So looking back on my blog, I have shared mostly the fun stuff we have been up to since our move from STL. To be real, life hasn't been completely just full of fun and laughter. 2 nights ago, I had a little break down and a good cry was overdue.
Life since leaving St. Louis. hmm...
Now let me preface this that we love being in AL for many reasons. Our families are closer. We love our home church. Shoot....we lived this summer (at least while we were in town) with a pool in our backyard.
But, it has been hard if I want to be honest.
We have changed from the last time we lived here. We aren't on the same track of life we were on 4 or 5 years ago before we moved. We have gone through 3.5 years of hard, challenging, beautiful and fun, and all sorts of adjectives that could describe our time at Covenant Seminary. Unless you have been there, you can't truly grasp what life was like for us there. It's kinda just like if you haven't lost a child before, you can't truly know the pain. If you haven't had the experience of the birth of a child, you can't truly know the excitement and joy. It takes being there yourself to truly grasp it.
Life was different in St. Louis than it is here. And that is just how it is. We lived in a unique community where everyone around us were pretty much all on the same boat. We lived life together and struggled together, and cried together, and rejoiced together. We were around each other every single day pretty much.
So now living back in AL, the best word Michael and I have found to describe how we feel at times, is lonely. We feel lonely. There I said it. This is not a stab at anyone here in AL. We do have friends and family here. We are so thankful for that. Don't take this the wrong way. But we are on a unique path here that not many can relate to. Where we have been and where we are going can't truly be understood by many unless they have been there themselves.

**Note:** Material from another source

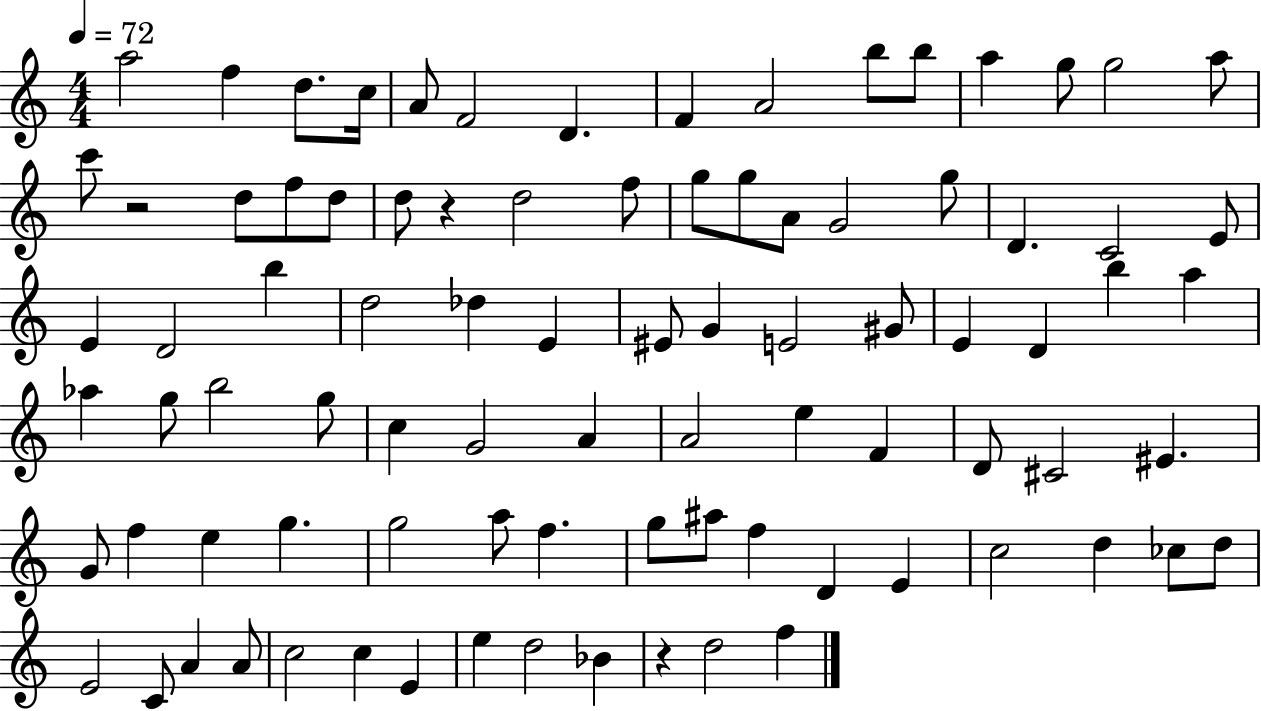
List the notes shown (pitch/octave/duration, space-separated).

Full time support raising can be exciting and fun. It can also be discouraging and hard. What I have learned most is that this time is where the Lord is refining me more. He is showing me that HE is going to be our true comfort and strength. We have to lean on him to get us through this and HE will be the one to raise up our whole support team in his perfect timing. Why do I feel like he keeps wanting to teach me patience and how to "wait on the Lord". Why do I keep failing at that? Why do I have to be reminding daily that he is close to us and cares and hasn't forgotten us. He knows our hearts. He wants to grow us more into his likeness and it isn't a pretty process.
So why do I share all of this on here? I guess mainly to say we need your prayers. We aren't anything special. While we do have a unique calling that is different than many of our friends, we aren't any different. We struggle with our own sin. We struggle with our belief. We need encouragement from the body of Christ when we feel like giving up and crying. We need each other and that is how Christ intends for his church to act. We are to love one another and lift each other other when 1 is struggling.
I am struggling. We are supposed to be leaving for England in 4.5 months and a lot has to happen in that time in order for that to happen. We need Jesus. We need to trust him and his timing. I need to take moments out of our chaos each day and rest in him and fall at his feet.
So last night my husband, pointed me to Christ. He read Psalm 77 to me and it encouraged my heart. I need to look to Christ when I am struggling. I need to turn to scriptures and be reminded of what is true. I need to cry out to Christ and cry on his shoulder and cast all of my anxieties on him and leave them at his feet. Then I need to trust that he is big enough to handle it and that HE WILL handle it. It might not be handled how I want it to or as quick as I want it to be, but the Lord knows best. Better than me that's for sure.
So I leave you with this, because I need to keep going back to it myself and maybe it can encourage someone else today....
God is faithful. He has been when I look back and he will be as we look ahead. He loves me more than I could ever imagine. I need to remember that daily (even moment by moment each day).
I know I am not the only one who feels like this? If not right now, I know many have felt like this at some point right? We all need to cling to Christ. And keep being reminded every. single. day. Because, we are broken and forgetful.